MATERIAL FOR THE TASK =>
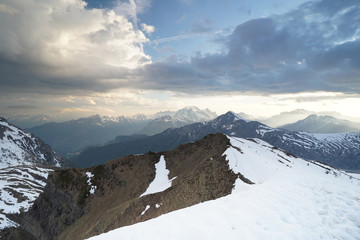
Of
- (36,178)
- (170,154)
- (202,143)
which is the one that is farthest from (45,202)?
(36,178)

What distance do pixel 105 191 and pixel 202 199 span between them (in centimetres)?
5838

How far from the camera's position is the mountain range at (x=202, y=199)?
7.03 metres

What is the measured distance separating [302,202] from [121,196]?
78.2 meters

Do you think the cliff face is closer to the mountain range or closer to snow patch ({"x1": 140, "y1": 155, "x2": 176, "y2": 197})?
the mountain range

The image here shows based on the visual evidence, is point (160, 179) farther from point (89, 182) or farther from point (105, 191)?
point (89, 182)

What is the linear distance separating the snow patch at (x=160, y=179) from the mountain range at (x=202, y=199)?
1.74ft

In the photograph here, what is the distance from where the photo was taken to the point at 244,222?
7.03m

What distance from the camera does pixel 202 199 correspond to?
35.8 metres

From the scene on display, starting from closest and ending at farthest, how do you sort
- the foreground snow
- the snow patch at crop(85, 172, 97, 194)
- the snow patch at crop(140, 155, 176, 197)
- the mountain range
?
the foreground snow → the mountain range → the snow patch at crop(140, 155, 176, 197) → the snow patch at crop(85, 172, 97, 194)

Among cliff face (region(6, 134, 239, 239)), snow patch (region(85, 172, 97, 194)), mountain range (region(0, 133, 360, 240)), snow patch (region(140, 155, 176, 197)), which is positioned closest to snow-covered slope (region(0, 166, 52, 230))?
mountain range (region(0, 133, 360, 240))

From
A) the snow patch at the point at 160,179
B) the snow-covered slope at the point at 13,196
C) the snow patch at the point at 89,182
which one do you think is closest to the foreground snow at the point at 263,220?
the snow patch at the point at 160,179

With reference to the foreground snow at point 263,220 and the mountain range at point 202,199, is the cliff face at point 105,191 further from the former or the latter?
the foreground snow at point 263,220

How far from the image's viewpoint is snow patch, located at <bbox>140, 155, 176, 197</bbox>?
229ft

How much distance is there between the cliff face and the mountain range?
A: 1.29ft
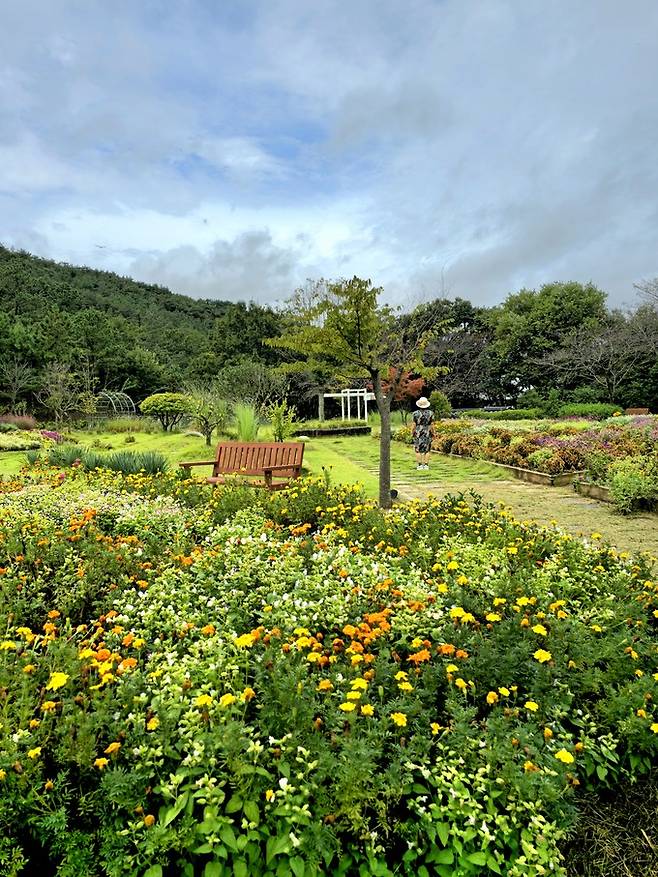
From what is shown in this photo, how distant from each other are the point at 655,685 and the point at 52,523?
394cm

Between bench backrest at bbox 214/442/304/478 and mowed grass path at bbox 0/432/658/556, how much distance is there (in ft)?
1.89

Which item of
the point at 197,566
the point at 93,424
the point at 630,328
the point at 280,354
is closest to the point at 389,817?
the point at 197,566

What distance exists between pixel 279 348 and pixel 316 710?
2957 centimetres

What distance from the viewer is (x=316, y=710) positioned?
1.77m

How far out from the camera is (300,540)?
3.83 m

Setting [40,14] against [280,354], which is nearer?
[40,14]

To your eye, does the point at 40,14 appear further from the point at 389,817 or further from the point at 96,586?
the point at 389,817

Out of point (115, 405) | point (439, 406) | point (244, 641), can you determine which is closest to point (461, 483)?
point (244, 641)

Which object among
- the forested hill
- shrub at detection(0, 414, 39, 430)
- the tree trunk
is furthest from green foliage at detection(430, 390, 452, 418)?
shrub at detection(0, 414, 39, 430)

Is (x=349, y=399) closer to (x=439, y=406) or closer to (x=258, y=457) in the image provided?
(x=439, y=406)

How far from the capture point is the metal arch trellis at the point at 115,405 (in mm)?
24562

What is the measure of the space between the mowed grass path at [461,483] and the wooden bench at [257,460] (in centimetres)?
59

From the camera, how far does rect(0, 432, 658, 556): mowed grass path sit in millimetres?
5773

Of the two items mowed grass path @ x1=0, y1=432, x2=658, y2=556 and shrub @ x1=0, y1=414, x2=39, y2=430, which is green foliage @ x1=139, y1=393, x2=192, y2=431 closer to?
mowed grass path @ x1=0, y1=432, x2=658, y2=556
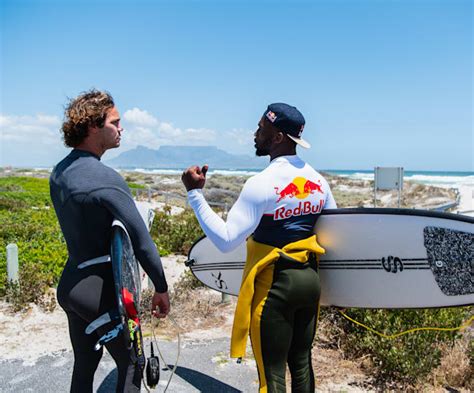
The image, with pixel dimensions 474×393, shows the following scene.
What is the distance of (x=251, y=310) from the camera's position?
2385 mm

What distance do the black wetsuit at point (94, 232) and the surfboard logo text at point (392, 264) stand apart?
1594 millimetres

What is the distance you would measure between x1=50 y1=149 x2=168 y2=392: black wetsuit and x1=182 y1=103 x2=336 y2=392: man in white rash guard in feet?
1.15

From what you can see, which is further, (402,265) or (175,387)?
(175,387)

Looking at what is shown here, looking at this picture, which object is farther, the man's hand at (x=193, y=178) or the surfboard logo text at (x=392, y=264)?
the surfboard logo text at (x=392, y=264)

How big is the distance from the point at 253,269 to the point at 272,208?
1.17 feet

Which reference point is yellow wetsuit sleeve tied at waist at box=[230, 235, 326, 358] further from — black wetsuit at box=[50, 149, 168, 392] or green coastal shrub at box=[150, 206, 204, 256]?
green coastal shrub at box=[150, 206, 204, 256]

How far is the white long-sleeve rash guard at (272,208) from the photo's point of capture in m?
2.22

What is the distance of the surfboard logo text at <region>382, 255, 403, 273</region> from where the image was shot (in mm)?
2959

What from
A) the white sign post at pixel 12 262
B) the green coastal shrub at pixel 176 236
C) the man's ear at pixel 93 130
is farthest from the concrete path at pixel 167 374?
the green coastal shrub at pixel 176 236

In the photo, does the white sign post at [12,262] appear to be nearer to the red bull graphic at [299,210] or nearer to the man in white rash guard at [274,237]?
the man in white rash guard at [274,237]

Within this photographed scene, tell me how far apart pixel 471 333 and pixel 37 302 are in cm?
481

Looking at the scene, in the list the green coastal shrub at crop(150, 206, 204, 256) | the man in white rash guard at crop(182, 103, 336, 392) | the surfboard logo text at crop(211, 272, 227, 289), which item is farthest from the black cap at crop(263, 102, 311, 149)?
the green coastal shrub at crop(150, 206, 204, 256)

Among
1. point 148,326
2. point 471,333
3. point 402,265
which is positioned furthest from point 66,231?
point 471,333

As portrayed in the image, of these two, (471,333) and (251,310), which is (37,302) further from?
(471,333)
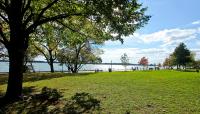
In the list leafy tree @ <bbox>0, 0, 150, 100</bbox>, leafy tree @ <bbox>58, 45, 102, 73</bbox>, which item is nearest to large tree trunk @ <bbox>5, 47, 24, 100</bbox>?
leafy tree @ <bbox>0, 0, 150, 100</bbox>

REQUEST => Copy out all of the lines above word for word, leaving out the pictures.

EXPECTED ANSWER =>
Of
- (36,178)
- (170,154)
- (202,143)
which is the one that is farthest from (45,202)?
(36,178)

What distance do pixel 105 191 and pixel 202 199 span between them (in centimetres)?
5838

How far from the camera's position is the mountain range at (x=202, y=199)?
7.03 metres

What is the measured distance separating [302,202] from [121,196]?
78.2 meters

Do you think the cliff face is closer to the mountain range or closer to snow patch ({"x1": 140, "y1": 155, "x2": 176, "y2": 197})?
the mountain range

The image here shows based on the visual evidence, is point (160, 179) farther from point (89, 182) or farther from point (105, 191)?
point (89, 182)

What is the linear distance separating the snow patch at (x=160, y=179) from the mountain range at (x=202, y=199)?
1.74ft

In the photograph here, what is the distance from where the photo was taken to the point at 244,222?
7.03m

What distance from the camera does pixel 202 199 correspond to?
35.8 metres

From the scene on display, starting from closest and ending at farthest, how do you sort
- the foreground snow
- the snow patch at crop(85, 172, 97, 194)
- the snow patch at crop(140, 155, 176, 197)
- the mountain range
?
the foreground snow → the mountain range → the snow patch at crop(140, 155, 176, 197) → the snow patch at crop(85, 172, 97, 194)

Among cliff face (region(6, 134, 239, 239)), snow patch (region(85, 172, 97, 194)), mountain range (region(0, 133, 360, 240)), snow patch (region(140, 155, 176, 197)), which is positioned closest to snow-covered slope (region(0, 166, 52, 230))?
mountain range (region(0, 133, 360, 240))

From
A) the snow patch at the point at 160,179
B) the snow-covered slope at the point at 13,196
C) the snow patch at the point at 89,182
which one do you think is closest to the foreground snow at the point at 263,220?
the snow patch at the point at 160,179

With reference to the foreground snow at point 263,220 and the mountain range at point 202,199, is the cliff face at point 105,191 further from the former or the latter?
the foreground snow at point 263,220

How far from the image's viewpoint is snow patch, located at <bbox>140, 155, 176, 197</bbox>?
229ft

How much distance is there between the cliff face and the mountain range?
A: 1.29ft
From what is shown in this photo, how distant from each other are the point at 655,685 and the point at 52,523?
394cm

Between bench backrest at bbox 214/442/304/478 and mowed grass path at bbox 0/432/658/556, how much distance is there (in ft)?
1.89

Which item of
the point at 197,566
the point at 93,424
the point at 630,328
the point at 280,354
is closest to the point at 389,817?
the point at 197,566

What distance exists between pixel 279 348 and pixel 316 710?
2957 centimetres

What distance from the viewer is (x=316, y=710) positioned?
1.77m

How far out from the camera is (300,540)?
3.83 m

Setting [40,14] against [280,354], which is nearer?
[40,14]

To your eye, does the point at 40,14 appear further from the point at 389,817 or further from the point at 96,586?
the point at 389,817

Out of point (115, 405) | point (439, 406) | point (244, 641), can you determine which is closest to point (461, 483)?
point (244, 641)

Which object among
- the forested hill
- shrub at detection(0, 414, 39, 430)
- the tree trunk
is furthest from green foliage at detection(430, 390, 452, 418)?
shrub at detection(0, 414, 39, 430)

Is (x=349, y=399) closer to (x=439, y=406) or closer to (x=258, y=457) in the image provided?
(x=439, y=406)

How far from the capture point is the metal arch trellis at the point at 115,405 (in mm)?
24562

What is the measure of the space between the mowed grass path at [461,483] and the wooden bench at [257,460] (in centimetres)?
59

From the camera, how far does rect(0, 432, 658, 556): mowed grass path sit in millimetres?
5773

Of the two items mowed grass path @ x1=0, y1=432, x2=658, y2=556 and shrub @ x1=0, y1=414, x2=39, y2=430, which is green foliage @ x1=139, y1=393, x2=192, y2=431 closer to?
mowed grass path @ x1=0, y1=432, x2=658, y2=556
The image, with pixel dimensions 474×393, shows the following scene.
What is the distance of (x=251, y=310) from the camera's position?
2385 mm

What distance do the black wetsuit at point (94, 232) and the surfboard logo text at point (392, 264) stand apart?
1594 millimetres

What is the distance you would measure between x1=50 y1=149 x2=168 y2=392: black wetsuit and x1=182 y1=103 x2=336 y2=392: man in white rash guard in feet?
1.15

From what you can see, which is further, (402,265) or (175,387)?
(175,387)

Looking at what is shown here, looking at this picture, which object is farther, the man's hand at (x=193, y=178) or the surfboard logo text at (x=392, y=264)?
the surfboard logo text at (x=392, y=264)

How big is the distance from the point at 253,269 to the point at 272,208?
1.17 feet

Which reference point is yellow wetsuit sleeve tied at waist at box=[230, 235, 326, 358] further from — black wetsuit at box=[50, 149, 168, 392] or green coastal shrub at box=[150, 206, 204, 256]?
green coastal shrub at box=[150, 206, 204, 256]

How far is the white long-sleeve rash guard at (272,208) from the photo's point of capture in m?
2.22

What is the distance of the surfboard logo text at <region>382, 255, 403, 273</region> from where the image was shot (in mm)?
2959

What from
A) the white sign post at pixel 12 262
B) the green coastal shrub at pixel 176 236
C) the man's ear at pixel 93 130
is farthest from the concrete path at pixel 167 374?
the green coastal shrub at pixel 176 236

In the photo, does the white sign post at [12,262] appear to be nearer to the red bull graphic at [299,210] or nearer to the man in white rash guard at [274,237]?
the man in white rash guard at [274,237]

Within this photographed scene, tell me how far apart pixel 471 333 and pixel 37 302 are in cm?
481

Looking at the scene, in the list the green coastal shrub at crop(150, 206, 204, 256) | the man in white rash guard at crop(182, 103, 336, 392) | the surfboard logo text at crop(211, 272, 227, 289), which item is farthest from the black cap at crop(263, 102, 311, 149)?
the green coastal shrub at crop(150, 206, 204, 256)

Among
1. point 148,326
2. point 471,333
3. point 402,265
which is positioned furthest from point 66,231?
point 471,333

As portrayed in the image, of these two, (471,333) and (251,310), which is (37,302) further from?
(471,333)
In the list leafy tree @ <bbox>0, 0, 150, 100</bbox>, leafy tree @ <bbox>58, 45, 102, 73</bbox>, which item is nearest to large tree trunk @ <bbox>5, 47, 24, 100</bbox>?
leafy tree @ <bbox>0, 0, 150, 100</bbox>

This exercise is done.